Former president of the Supreme Court Bar Association and constitutional expert Qazi Muhammad Anwar has said that it was high time for the apex court to admit that the death sentence awarded to the former prime minister Zulfikar Ali Bhutto was unfair and unjust.
Qazi Anwar, who was among prominent lawyers who led the campaign for the restoration of the independent judiciary, told The Express Tribune that although he was not willing to appear before the Supreme Court on behalf of President Asif Ali Zardari during the hearing of a reference to be filed by the president, he would appreciate if the court admitted its faults.
“The Supreme Court had admitted on many occasions that it had made mistakes in the past, upholding the imposition of martial laws being one of them,” he said, adding: “The Supreme Court should also admit that the death sentence to Bhutto was partly the judiciary’s fault.”
“It was (an) ethnically loaded judgment by the then Supreme Court as four judges who rejected the appeal of Bhutto belonged to Punjab, while judges who declared him innocent were from smaller provinces,” he said.

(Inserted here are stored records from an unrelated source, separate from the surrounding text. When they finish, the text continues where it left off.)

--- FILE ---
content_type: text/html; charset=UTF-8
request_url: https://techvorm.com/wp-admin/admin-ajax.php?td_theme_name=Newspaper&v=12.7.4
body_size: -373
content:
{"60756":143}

“The apex court should keep this aspect in mind while handling the reference,” he added
Qazi did not agree with lawyers who say that Bhutto had already exercised the right to review by the Supreme Court, therefore, another review was not maintainable.
“There are precedents that the Supreme Court had allowed the right to appeal to (certain) people twice,” he said and cited the Naimatullah and Aminullah versus Government of Pakistan case as a precedent.
Ahmed Raza Kasuri, the lawyer on whose complaint Zulfikar Ali Bhutto was tried and sentenced to death, has said that the sentence will remain controversial even if the Supreme Court declared it to be against justice.
Kasuri told The Express Tribune that he would contest the reference.
“I am a party in the original case,” he said adding: “Therefore, I will appear in the Supreme Court to defend the judgment.”
He said that the reference would not be maintainable because the review petition filed by Bhutto himself had already been rejected by the then Supreme Court.
He said that the three judges who declared Bhutto to be innocent had also rejected the review.
Barrister Baacha said that the review petition was maintainable.
However, another former judge of the Supreme Court Wajihuddin, former judge of the Balochistan High Court Tariq Mehmood and MAK Dogar, are of the view that the reference was not maintainable.
Published in The Express Tribune, April 03rd, 2011.